The seagulls come, that enthusiastic and happy band, the everyday royalty of the coastal skies.
The seagull wings are as the pages from my childhood storybooks flying high in the sunny rays.
The seagull comes with a flash of silver, the sparkle of my childhood dreams. How I loved those birds that swooped and created the melody of the shore along with the lace-topped waves.
Today the light is oddly bright, casting the seagulls into dark shadows against a sky of palest blue. Their wings beat, hugging the air as they drift on unseen thermals. For a few moments they have Axel's eye, keeping him spun into some sort of daydream.
A seagull hops over the quay as if too lazy to spread its white-grey wings. Amy admires its yellow beak, though the way it droops downward to a point puts her in mind of a witch. She imagines the pointed end to be like the nose and the beady eyes to be conjuring dark spells. Amy giggles at her own imagination and wanders after the bird, flapping her arms and wiggling as she walks.
Above the white tipped blue the gulls own the skies. Their wings beat salty air as they approach the fishing fleet, hours into their haul though the day is still young. They cry and make their inverted arcs, hungry, tenacious. The fishermen wave them away, though truth be told, they love them too. What is the sea without the squawking of the gulls? The air would be empty and their ears grieving for that most wonderful of terrible music.
The gulls are tossed paper in a storm, flashes of white in the grey, tumbling as they struggle against the gale. Beneath them the sea rises as great mountains, anger in the form of water, turbulent and unforgiving.
Above us the gulls mock us with their winged flight. They swoop through the air and cry out, to them this dead air is no bother at all. To us it means being adrift on the flat ocean miles from shore. It means rationing the food and water and desperately trying to resurrect a radio that just wants to give us static. I wouldn't mind if I could catch them, they must taste as good as any bird. But we cannot, and they continue their mocking tones aloft.

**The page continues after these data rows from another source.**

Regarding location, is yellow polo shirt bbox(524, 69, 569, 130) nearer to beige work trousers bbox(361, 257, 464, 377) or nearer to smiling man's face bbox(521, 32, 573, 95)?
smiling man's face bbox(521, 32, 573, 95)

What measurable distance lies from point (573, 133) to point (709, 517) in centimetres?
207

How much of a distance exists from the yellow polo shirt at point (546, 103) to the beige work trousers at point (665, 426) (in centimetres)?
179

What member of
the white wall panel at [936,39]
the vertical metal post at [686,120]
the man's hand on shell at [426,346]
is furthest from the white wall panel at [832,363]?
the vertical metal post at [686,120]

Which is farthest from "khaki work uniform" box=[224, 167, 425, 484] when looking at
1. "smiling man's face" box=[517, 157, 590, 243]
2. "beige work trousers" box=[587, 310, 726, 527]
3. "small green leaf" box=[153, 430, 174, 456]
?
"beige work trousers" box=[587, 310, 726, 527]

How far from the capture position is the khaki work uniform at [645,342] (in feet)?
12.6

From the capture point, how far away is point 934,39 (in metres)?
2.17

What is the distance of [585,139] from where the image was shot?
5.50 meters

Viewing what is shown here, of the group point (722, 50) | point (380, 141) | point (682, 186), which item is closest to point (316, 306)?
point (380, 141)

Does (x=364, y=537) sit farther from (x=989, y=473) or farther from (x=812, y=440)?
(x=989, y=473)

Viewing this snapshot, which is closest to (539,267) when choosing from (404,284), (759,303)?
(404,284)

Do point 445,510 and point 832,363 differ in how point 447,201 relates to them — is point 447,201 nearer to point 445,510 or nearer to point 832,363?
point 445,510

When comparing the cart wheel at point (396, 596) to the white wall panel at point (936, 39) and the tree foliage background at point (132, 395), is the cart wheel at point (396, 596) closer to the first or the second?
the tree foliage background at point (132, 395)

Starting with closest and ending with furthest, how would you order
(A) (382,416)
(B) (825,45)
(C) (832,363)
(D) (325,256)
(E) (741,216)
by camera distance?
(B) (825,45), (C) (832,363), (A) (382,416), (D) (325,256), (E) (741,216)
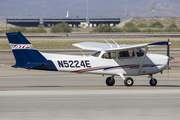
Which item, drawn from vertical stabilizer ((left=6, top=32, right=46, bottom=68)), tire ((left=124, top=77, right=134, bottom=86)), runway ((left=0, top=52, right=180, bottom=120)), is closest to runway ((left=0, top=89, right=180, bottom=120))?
runway ((left=0, top=52, right=180, bottom=120))

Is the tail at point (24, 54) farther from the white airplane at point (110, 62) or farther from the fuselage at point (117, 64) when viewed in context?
the fuselage at point (117, 64)

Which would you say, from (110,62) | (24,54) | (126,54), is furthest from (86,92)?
(24,54)

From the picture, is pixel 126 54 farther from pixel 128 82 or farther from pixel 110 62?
pixel 128 82

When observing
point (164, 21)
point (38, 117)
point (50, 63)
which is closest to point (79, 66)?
point (50, 63)

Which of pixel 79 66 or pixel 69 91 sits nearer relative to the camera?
pixel 69 91

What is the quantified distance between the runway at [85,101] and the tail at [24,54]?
1.15m

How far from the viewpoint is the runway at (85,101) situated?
31.3 feet

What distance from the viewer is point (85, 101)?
11664 millimetres

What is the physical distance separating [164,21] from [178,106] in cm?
16756

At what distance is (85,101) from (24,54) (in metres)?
4.41

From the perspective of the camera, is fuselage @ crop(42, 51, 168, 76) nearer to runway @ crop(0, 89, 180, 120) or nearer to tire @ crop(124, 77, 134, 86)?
tire @ crop(124, 77, 134, 86)

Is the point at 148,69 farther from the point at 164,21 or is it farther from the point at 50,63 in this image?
the point at 164,21

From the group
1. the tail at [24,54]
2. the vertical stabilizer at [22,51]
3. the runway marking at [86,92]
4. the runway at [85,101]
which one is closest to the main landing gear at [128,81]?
the runway at [85,101]

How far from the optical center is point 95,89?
1450cm
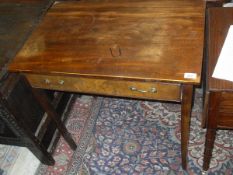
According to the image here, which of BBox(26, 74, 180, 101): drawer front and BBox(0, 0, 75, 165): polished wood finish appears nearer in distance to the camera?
BBox(26, 74, 180, 101): drawer front

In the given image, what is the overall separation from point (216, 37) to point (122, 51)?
0.42 m

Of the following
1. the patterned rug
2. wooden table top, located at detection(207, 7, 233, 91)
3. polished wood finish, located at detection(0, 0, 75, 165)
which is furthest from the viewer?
the patterned rug

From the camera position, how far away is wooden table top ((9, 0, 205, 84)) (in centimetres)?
119

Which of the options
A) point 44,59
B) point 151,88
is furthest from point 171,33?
point 44,59

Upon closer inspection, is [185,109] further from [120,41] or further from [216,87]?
[120,41]

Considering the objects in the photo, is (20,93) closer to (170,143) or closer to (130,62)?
(130,62)

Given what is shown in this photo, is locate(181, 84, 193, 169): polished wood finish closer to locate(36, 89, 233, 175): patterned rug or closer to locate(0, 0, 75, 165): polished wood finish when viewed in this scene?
locate(36, 89, 233, 175): patterned rug

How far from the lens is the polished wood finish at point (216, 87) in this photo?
1.11 m

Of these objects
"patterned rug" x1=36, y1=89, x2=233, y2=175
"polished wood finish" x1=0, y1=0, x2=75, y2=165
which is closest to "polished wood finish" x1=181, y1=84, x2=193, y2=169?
"patterned rug" x1=36, y1=89, x2=233, y2=175

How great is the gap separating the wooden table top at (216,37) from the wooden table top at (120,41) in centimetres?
5

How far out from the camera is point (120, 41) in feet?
4.33

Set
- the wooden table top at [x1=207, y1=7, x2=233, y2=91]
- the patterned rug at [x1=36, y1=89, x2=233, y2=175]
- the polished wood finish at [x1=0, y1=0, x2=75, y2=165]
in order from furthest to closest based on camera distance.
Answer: the patterned rug at [x1=36, y1=89, x2=233, y2=175] < the polished wood finish at [x1=0, y1=0, x2=75, y2=165] < the wooden table top at [x1=207, y1=7, x2=233, y2=91]

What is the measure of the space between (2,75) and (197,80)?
849mm

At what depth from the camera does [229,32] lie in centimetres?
129
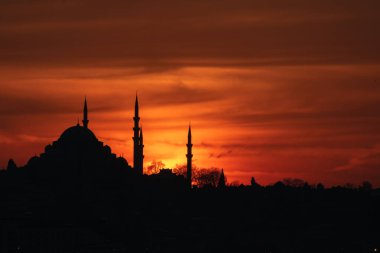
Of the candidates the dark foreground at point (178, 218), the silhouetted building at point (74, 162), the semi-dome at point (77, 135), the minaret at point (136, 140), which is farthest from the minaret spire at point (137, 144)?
the semi-dome at point (77, 135)

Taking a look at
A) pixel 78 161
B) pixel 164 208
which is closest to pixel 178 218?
pixel 164 208

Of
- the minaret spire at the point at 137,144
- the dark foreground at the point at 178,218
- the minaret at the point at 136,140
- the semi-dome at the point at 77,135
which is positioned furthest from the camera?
the semi-dome at the point at 77,135

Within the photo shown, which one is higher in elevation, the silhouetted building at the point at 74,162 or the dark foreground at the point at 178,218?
the silhouetted building at the point at 74,162

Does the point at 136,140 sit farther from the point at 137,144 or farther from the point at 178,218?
the point at 178,218

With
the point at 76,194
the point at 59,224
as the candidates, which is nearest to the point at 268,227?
the point at 76,194

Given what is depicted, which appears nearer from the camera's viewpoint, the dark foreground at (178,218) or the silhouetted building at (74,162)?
the dark foreground at (178,218)

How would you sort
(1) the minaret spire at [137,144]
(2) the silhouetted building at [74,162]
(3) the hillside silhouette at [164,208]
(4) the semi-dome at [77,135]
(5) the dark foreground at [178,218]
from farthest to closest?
(2) the silhouetted building at [74,162], (4) the semi-dome at [77,135], (1) the minaret spire at [137,144], (3) the hillside silhouette at [164,208], (5) the dark foreground at [178,218]

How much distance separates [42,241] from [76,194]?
3301 cm

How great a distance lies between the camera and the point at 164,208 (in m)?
150

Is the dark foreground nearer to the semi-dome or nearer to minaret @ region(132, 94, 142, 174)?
minaret @ region(132, 94, 142, 174)

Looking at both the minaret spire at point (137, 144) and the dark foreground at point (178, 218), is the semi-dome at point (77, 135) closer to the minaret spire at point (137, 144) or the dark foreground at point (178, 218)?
the dark foreground at point (178, 218)

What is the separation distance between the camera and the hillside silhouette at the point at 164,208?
430 ft

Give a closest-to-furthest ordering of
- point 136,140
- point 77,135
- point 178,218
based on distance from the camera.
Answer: point 178,218
point 136,140
point 77,135

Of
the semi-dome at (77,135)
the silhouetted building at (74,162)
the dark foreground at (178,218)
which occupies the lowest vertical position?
the dark foreground at (178,218)
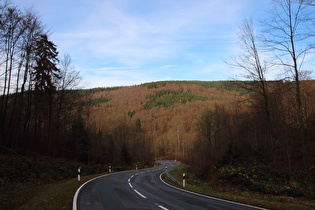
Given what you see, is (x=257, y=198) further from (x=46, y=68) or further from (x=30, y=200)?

Eventually they tire of us, we have no fish and they head off for the coast. Unfortunately we can't harness them like James in his Giant Peach, we are perfectly stranded until the wind returns.
The cries of the seagulls welcome me home. I cannot rest in a place without their voices high in the salty breeze. They are brazen and never shut up, I can relate to that, they're my kind of bird. Their sharp squawks actually soothe me. A pebble beach, an old fishing boat and those crazy birds, its all I need to be content.
The gulls wheeled over head, nonchalant until the fish were hauled to the deck. Then they swooped in frenzied dives. They were a menace of grey feather and beak, daring, too daring. The called out with that crying squawk until their beaks were full of stolen supper. Then they beat the air in their rhythmic way until they were merely silhouettes on the horizon, beating us back to shore by an hour or more.